++++ Dataset section ++++

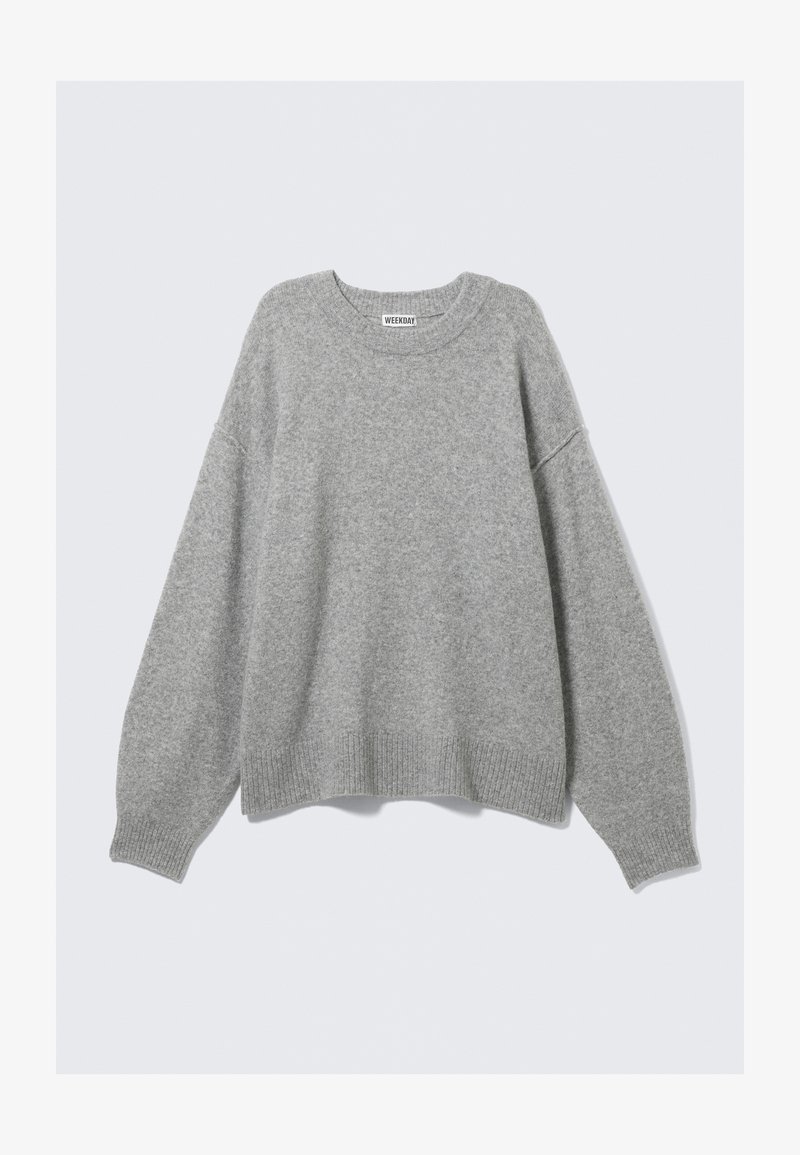 Pull en tricot gris clair avec un col rond, des épaules tombantes et des poignets et ourlet côtelés. Texture douce avec une coupe décontractée et oversize.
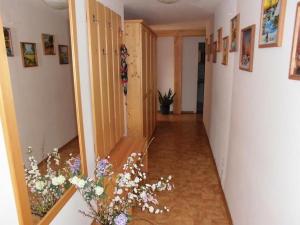 a hallway with flowers on the floor and a mirror at Haus Wegscheider in Teisendorf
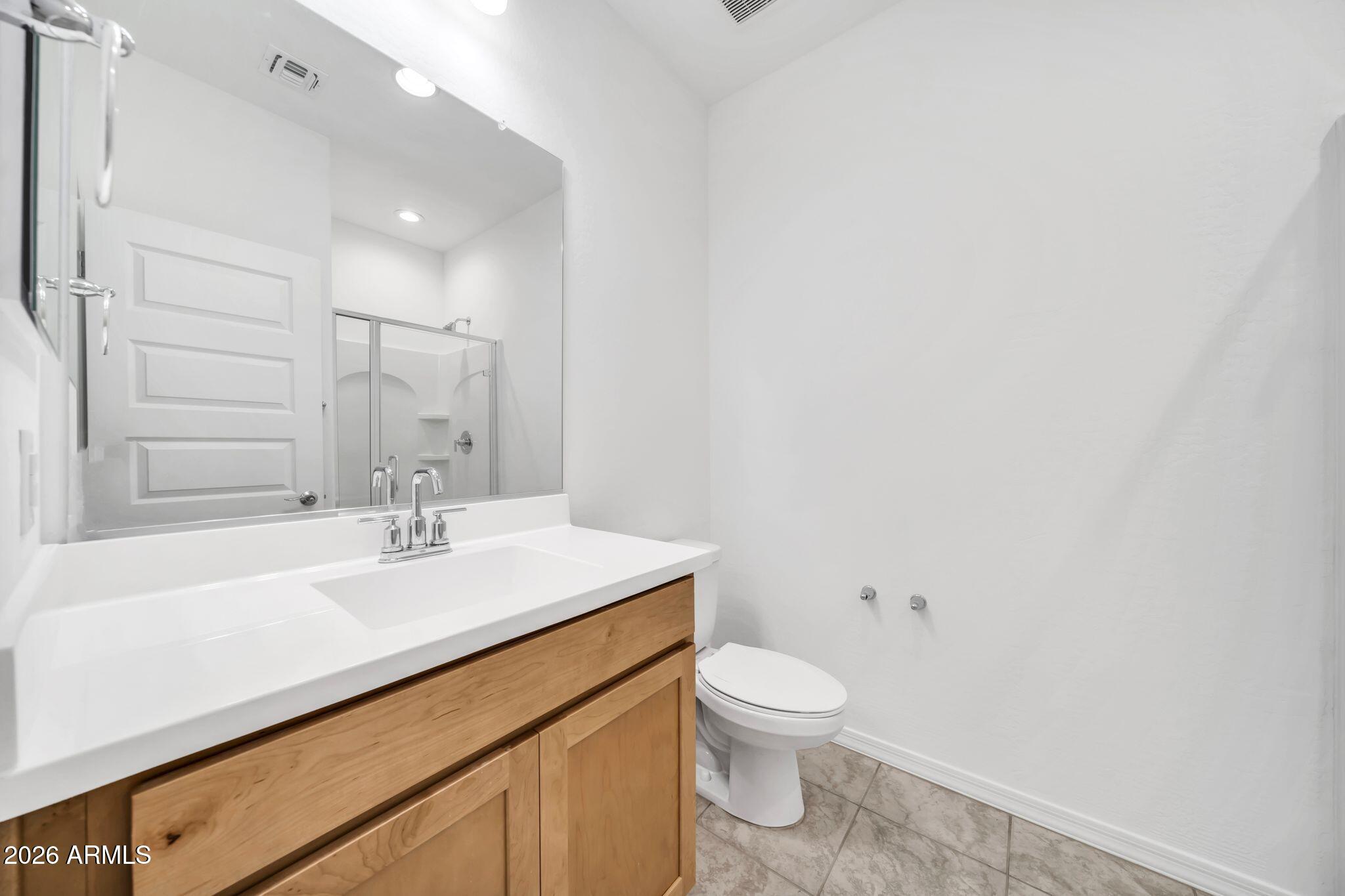 10223 West Piccadilly Road Avondale, AZ 85392 - Photo 16 of 35 a bathroom with a sink a toilet and vanity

++++

**Your instructions:**
Before you return the listing, strip out its pictures; all else must match exactly.

**Answer area:**
 Pull en tricot gris clair avec un col rond, des épaules tombantes et des poignets et ourlet côtelés. Texture douce avec une coupe décontractée et oversize.
 a hallway with flowers on the floor and a mirror at Haus Wegscheider in Teisendorf
 10223 West Piccadilly Road Avondale, AZ 85392 - Photo 16 of 35 a bathroom with a sink a toilet and vanity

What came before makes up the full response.